II. Mehmet, otağ-ı hümayununu, temelleri bugün Boğaziçi Üniversitesi'nin sınırları içerisinde kalan ve az önce mevcut durumunu tavsif ettiğimiz Şehitlik Dergâhı'nın bulunduğu yere kurmuştur.
Ecdadımız işlerine/amellerine besmele, hamdele, salvele ve dua ile başlardı. Feth-i mübînin müjdecisi olan ilk dualar burada yapıldığı için mezkûr mahallin ismi Dua Meydanı olarak anıla gelmiştir. Nafi Baba Tekkesi işte böylesi bir alan üzerine kurularak; fetih öncesinde Sultan Mehmed Han'ın ilk karargâhı olmuştur.

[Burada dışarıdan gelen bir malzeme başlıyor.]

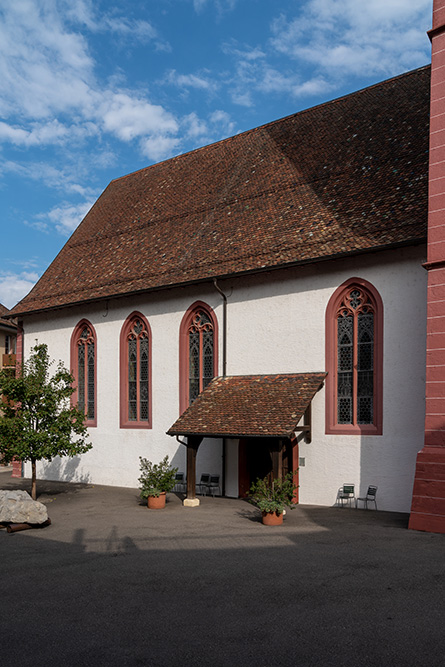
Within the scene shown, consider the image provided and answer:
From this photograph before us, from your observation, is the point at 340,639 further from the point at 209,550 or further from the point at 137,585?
the point at 209,550

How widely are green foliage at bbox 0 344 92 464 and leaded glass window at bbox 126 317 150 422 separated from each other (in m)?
3.14

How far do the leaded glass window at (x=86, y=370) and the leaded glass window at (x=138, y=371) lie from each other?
186 centimetres

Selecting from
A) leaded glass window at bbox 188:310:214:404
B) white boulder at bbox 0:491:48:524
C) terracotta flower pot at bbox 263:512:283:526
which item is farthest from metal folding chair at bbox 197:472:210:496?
white boulder at bbox 0:491:48:524

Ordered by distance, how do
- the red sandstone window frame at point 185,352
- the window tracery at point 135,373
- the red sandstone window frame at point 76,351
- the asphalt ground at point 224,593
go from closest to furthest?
the asphalt ground at point 224,593, the red sandstone window frame at point 185,352, the window tracery at point 135,373, the red sandstone window frame at point 76,351

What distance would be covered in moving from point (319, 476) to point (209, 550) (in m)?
5.37

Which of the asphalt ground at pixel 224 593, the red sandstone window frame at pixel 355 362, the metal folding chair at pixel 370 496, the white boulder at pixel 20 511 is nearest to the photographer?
the asphalt ground at pixel 224 593

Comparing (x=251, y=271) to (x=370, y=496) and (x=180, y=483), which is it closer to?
(x=370, y=496)

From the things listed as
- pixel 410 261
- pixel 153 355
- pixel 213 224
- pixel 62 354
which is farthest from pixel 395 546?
pixel 62 354

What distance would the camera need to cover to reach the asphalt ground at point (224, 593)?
610 centimetres

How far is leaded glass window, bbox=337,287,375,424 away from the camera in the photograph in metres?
14.8

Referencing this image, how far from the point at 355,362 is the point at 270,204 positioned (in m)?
5.97

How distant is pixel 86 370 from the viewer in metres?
21.6

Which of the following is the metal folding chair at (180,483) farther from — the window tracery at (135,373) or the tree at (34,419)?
the tree at (34,419)

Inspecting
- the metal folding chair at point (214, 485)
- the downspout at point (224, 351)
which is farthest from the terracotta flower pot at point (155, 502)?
the downspout at point (224, 351)
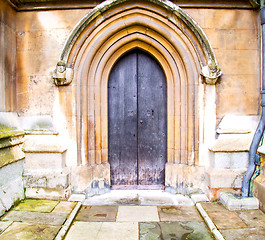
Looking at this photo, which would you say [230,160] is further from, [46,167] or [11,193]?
[11,193]

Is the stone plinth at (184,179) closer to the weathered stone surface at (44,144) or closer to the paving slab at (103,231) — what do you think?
the paving slab at (103,231)

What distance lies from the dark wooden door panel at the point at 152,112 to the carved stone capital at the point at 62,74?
1.32m

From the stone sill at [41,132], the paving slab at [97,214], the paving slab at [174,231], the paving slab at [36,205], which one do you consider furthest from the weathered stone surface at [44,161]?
the paving slab at [174,231]

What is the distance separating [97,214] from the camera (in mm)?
3682

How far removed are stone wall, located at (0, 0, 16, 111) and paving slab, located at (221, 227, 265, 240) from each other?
383cm

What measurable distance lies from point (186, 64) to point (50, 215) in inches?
130

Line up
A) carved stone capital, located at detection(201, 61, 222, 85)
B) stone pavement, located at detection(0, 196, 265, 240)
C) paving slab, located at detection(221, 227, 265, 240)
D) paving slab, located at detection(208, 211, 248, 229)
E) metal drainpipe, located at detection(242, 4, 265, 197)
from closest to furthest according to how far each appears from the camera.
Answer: paving slab, located at detection(221, 227, 265, 240)
stone pavement, located at detection(0, 196, 265, 240)
paving slab, located at detection(208, 211, 248, 229)
metal drainpipe, located at detection(242, 4, 265, 197)
carved stone capital, located at detection(201, 61, 222, 85)

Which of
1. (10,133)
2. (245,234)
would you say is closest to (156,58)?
(10,133)

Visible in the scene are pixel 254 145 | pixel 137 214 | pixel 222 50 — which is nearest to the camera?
pixel 137 214

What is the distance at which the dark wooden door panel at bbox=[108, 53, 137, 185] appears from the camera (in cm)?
461

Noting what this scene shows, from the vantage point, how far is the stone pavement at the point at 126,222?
10.0 feet

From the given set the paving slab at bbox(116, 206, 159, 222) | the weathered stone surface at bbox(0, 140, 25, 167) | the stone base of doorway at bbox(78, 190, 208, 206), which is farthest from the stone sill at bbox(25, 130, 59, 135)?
the paving slab at bbox(116, 206, 159, 222)

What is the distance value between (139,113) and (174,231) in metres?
2.21

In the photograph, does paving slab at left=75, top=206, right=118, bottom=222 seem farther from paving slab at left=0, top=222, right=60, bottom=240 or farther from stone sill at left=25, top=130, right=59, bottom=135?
stone sill at left=25, top=130, right=59, bottom=135
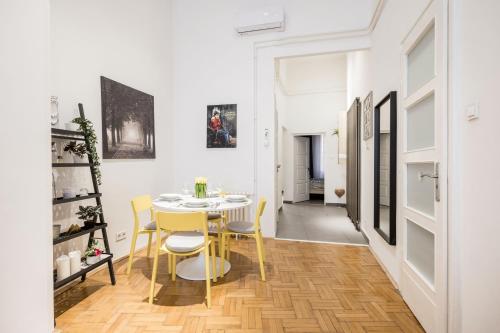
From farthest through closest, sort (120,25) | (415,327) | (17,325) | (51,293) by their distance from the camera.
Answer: (120,25) → (415,327) → (51,293) → (17,325)

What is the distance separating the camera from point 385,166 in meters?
2.77

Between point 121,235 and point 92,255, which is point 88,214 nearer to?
point 92,255

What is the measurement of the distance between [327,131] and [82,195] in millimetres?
6488

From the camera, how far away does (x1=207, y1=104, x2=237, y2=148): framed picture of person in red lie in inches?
163

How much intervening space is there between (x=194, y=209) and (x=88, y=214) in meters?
1.03

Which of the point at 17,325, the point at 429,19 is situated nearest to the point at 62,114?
the point at 17,325

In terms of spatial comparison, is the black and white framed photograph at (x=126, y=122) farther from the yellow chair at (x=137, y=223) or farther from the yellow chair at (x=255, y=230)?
the yellow chair at (x=255, y=230)

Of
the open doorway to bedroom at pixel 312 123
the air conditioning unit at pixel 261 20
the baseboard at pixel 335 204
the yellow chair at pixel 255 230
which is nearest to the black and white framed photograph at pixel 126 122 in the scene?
the yellow chair at pixel 255 230

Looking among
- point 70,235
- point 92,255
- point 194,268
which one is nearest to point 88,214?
point 70,235

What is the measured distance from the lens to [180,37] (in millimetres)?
4336

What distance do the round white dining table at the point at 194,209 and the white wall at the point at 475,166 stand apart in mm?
1694

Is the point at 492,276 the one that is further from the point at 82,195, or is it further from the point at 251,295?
the point at 82,195

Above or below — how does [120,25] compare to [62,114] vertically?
above

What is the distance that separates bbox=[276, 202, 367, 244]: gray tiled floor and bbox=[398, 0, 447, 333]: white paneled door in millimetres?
1838
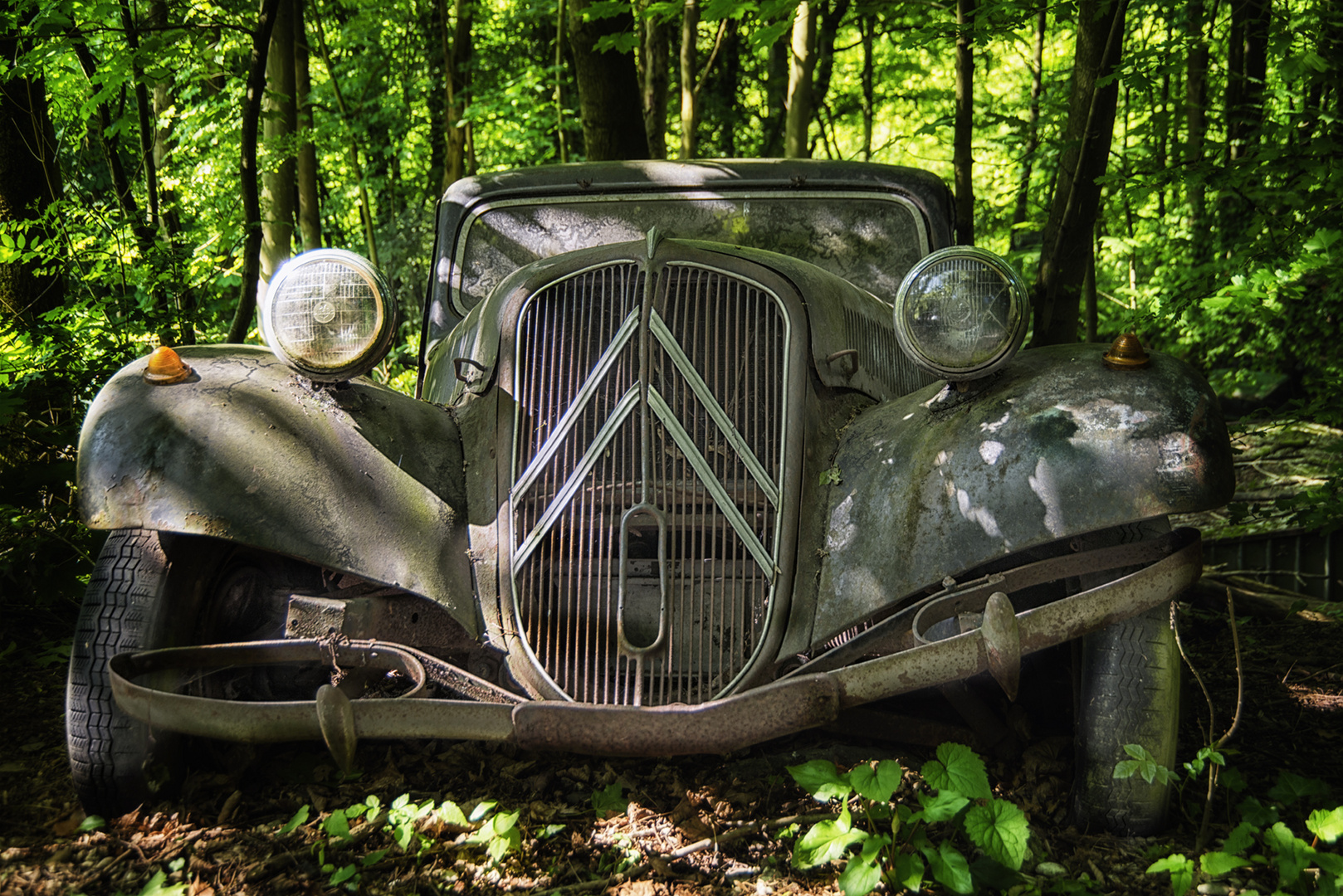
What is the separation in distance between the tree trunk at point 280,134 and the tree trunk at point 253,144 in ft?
5.99

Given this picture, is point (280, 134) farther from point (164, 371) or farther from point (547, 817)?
point (547, 817)

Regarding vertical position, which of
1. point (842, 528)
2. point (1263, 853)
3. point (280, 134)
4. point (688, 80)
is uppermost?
point (688, 80)

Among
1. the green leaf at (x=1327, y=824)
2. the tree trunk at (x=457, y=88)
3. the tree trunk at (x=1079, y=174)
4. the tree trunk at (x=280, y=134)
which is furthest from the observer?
the tree trunk at (x=457, y=88)

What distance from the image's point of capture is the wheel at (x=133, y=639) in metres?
2.28

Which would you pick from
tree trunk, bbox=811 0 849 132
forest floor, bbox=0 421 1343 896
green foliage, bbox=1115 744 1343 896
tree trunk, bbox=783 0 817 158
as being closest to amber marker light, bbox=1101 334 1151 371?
green foliage, bbox=1115 744 1343 896

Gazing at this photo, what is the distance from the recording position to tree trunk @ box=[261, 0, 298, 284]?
7652 millimetres

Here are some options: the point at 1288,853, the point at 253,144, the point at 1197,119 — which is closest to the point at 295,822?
the point at 1288,853

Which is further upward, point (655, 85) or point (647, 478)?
point (655, 85)

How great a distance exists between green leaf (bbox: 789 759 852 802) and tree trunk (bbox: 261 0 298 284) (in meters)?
6.31

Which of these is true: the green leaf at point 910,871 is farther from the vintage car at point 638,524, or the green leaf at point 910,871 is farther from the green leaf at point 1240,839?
the green leaf at point 1240,839

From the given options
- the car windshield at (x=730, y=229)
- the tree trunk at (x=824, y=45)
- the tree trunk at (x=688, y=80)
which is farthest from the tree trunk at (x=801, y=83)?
the car windshield at (x=730, y=229)

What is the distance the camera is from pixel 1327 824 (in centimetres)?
197

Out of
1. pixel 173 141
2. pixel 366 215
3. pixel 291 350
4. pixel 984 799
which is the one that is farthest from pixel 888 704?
pixel 366 215

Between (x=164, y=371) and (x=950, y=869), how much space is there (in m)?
2.10
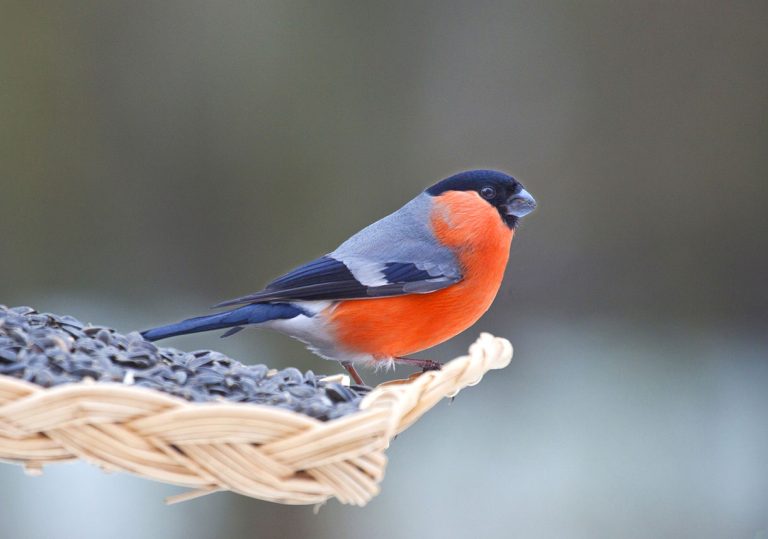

Nafi Baba Tekkesi ve bir zamanlar Rumelihisarı'ndan Zincirlikuyu'ya kadar uzanan geniş arazisi, çok özel bir statü kapsamında Fatih Sultan Mehmed Han tarafından doğrudan Nafi Baba Ailesi'ne verilmiştir. Dolayısıyla, tekke ve arazisi kişisel mülk statüsünü kazanmıştır. Tekkelerin kapatılmasının ardından, Vakıflar, özel mülkiyet niteliğindeki tekke içindeki tüm eşyalara, çok değerli kitaplara ve el yazmalarına el koyarak toplatmıştır.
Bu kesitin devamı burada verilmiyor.